Using metadata to store the inputs of computations like I did in my example above seems that it would allow the metadata to be changed later, which would change the output when a key gets recomputed. That feels surprising, because metadata could be changed for any reason, without the intention of affecting a compute special remote.

It might be possible for git-annex to pin down the current state of metadata (or the whole git-annex branch) and provide the same input to the computation when it's run again. (Unless git-annex forget has caused that old branch state to be lost..) But it can't fully isolate the program from all unpinned inputs without using some form of containerization, which feels out of scope for git-annex.

Instead of using metadata, the input values could be stored in the per-special-remote state of the generated key. Or the input values could be encoded in the key itself, but then two computations that generate the same output would have two different keys, rather than hashing to the same key.

Using a key with a regular hash backend also lets the user find out if the computation turns out to not be reproducible later for whatever reason; getting the file from the compute special remote will fail at hash verification time. Something like a VURL key could still alternatively be used in cases where reproducibility is not important.

To add a computed file, the interface would look close to the same, but now the --value options are setting fields in the compute special remote's state:

git-annex addcomputed foo --to ffmpeg-cut \
    --input source=input.mov \
    --value starttime=15:00 \
    --value endtime=30:00

The values could be provided to the "git-annex-compute-" program with environment variables.

For --input source=foo, it could look up the git-annex key (or git sha1) of that file, and store that in the state.
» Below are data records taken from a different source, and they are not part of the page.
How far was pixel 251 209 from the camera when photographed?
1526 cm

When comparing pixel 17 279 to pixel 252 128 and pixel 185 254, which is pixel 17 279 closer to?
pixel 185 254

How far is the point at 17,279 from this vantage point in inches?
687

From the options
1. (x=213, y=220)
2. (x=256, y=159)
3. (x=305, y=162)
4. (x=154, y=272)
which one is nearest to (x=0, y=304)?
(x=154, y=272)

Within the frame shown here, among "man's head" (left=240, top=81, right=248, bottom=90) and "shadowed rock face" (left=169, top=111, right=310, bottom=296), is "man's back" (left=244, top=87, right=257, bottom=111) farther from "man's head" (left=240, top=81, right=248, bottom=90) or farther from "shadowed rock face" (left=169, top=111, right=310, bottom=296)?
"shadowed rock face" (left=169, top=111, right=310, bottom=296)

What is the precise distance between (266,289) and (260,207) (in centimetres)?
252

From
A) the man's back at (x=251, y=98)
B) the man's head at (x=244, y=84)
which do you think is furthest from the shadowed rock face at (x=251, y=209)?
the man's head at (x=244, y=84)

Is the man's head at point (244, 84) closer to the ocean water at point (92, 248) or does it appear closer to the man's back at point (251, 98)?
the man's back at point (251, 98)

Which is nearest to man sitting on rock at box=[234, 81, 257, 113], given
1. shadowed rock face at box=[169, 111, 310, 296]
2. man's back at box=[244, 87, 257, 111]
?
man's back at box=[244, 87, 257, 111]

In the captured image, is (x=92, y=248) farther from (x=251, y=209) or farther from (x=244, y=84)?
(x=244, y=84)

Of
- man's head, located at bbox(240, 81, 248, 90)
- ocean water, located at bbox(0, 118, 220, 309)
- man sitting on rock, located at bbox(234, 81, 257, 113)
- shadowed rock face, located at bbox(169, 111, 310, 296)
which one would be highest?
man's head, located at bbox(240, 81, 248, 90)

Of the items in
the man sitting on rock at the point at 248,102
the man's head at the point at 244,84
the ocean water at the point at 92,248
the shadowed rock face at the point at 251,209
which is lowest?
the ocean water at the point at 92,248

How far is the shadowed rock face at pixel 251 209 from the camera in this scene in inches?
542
So it would provide the compute program with the same data every time. But it could also store the filename. And that allows for a command like this:

git-annex recompute foo --from ffmpeg-cut

Which, when the input.mov file has been changed, would re-run the computation with the new content of the file, and stage a new version of the computed file. It could even be used to recompute every file in a tree:

git-annex recompute . --from ffmpeg-cut

Also, that command could let input values be adjusted later:

git-annex recompute foo --from ffmpeg-cut --value starttime=14:50
git commit -m 'include the introduction of the speaker in the clip'

It would also be good to have a command that examines a computed key and displays the values and inputs. That could be git-annex whereis or perhaps a dedicated command with more structured output:

git-annex examinecompute foo --from ffmpeg-cut
source=input.mov (annex key SHA256--xxxxxxxxx)
starttime=15:00
endtime=30:00

This all feels like it might allow for some useful workflows...

Comment by joey — Tue Jan 28 14:06:41 2025

Remove comment

Re: worktree provisioning

@m.risse in your example the "data.nc" file gets new content when retrieved from the special remote and the source file has changed.

But if you already have data.nc file present in a repository, it does not get updated immediately when you update the source "data.grib" file.

So, a drop and re-get of a file changes the version of the file you have available. For that matter, if the old version has been stored on other remotes, a get may retrieve either an old or a new version. That is not intuitive and it makes me wonder if using a special remote is really a good fit for what you're wanting to do.

In your "cdo" example, it's not clear to me if the new version of the software generates an identical file to the old, or if it has a bug fix that causes it to generate a significantly different output. If the two outputs are significantly different then treating them as the same git-annex key seems questionable to me.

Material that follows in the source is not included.